= Information geometry =

Technique in statistics

The set of all normal distributions forms a statistical manifold with hyperbolic geometry.

Information geometry is an interdisciplinary field that applies the techniques of differential geometry to study probability theory and statistics. It studies statistical manifolds, which are Riemannian manifolds whose points correspond to probability distributions.

== Introduction ==

Historically, information geometry can be traced back to the work of C. R. Rao, who was the first to treat the Fisher matrix as a Riemannian metric. The modern theory is largely due to Shun'ichi Amari, whose work has been greatly influential on the development of the field.

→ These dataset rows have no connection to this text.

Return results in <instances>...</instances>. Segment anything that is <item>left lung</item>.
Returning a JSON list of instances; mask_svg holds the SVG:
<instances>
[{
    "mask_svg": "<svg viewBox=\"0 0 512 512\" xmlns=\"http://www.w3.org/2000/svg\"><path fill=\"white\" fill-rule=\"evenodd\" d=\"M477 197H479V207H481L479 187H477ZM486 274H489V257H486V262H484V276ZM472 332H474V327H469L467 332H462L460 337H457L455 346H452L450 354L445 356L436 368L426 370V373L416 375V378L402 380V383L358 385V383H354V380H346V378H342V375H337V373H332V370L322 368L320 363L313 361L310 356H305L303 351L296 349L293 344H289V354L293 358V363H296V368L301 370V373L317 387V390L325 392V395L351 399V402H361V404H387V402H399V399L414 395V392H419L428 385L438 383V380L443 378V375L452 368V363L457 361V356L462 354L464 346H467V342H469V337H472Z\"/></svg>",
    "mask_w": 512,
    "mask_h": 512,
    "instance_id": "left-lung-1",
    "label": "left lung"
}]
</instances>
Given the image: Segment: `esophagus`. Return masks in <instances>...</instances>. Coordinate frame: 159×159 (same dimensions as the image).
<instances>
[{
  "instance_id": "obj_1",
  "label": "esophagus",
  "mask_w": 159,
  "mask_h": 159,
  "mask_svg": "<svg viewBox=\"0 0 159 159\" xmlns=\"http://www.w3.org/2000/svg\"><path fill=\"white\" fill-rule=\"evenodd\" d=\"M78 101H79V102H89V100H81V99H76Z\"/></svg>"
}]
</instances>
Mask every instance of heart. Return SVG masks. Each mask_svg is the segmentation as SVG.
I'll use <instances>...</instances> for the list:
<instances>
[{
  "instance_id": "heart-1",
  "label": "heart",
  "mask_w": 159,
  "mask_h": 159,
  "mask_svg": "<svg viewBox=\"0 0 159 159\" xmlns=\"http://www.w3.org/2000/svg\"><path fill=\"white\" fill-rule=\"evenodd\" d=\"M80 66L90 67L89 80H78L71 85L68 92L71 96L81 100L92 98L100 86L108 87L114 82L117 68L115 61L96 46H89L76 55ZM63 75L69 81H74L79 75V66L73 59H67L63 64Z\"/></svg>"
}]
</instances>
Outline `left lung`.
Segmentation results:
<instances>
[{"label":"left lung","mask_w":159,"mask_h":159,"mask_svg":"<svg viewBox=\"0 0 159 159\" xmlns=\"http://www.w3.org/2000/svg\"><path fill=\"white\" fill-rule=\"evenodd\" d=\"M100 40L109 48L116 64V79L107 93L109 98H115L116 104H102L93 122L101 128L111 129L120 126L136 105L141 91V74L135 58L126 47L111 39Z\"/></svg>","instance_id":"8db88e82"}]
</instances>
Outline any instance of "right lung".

Classically, information geometry considered a parametrized statistical model as a Riemannian, conjugate connection, statistical, and dually flat manifolds. Unlike usual smooth manifolds with tensor metric and Levi-Civita connection, these take into account conjugate connection, torsion, and Amari-Chentsov metric. All presented above geometric structures find application in information theory and machine learning. For such models, there is a natural choice of Riemannian metric, known as the Fisher information metric. In the special case that the statistical model is an exponential family, it is possible to induce the statistical manifold with a Hessian metric (i.e a Riemannian metric given by the potential of a convex function). In this case, the manifold naturally inherits two flat affine connections, as well as a canonical Bregman divergence. Historically, much of the work was devoted to studying the associated geometry of these examples. In the modern setting, information geometry applies to a much wider context, including non-exponential families, nonparametric statistics, and even abstract statistical manifolds not induced from a known statistical model. The results combine techniques from information theory, affine differential geometry, convex analysis and many other fields. One of the most perspective information geometry approaches find applications in machine learning. For example, the developing of information-geometric optimization methods (mirror descent and natural gradient descent).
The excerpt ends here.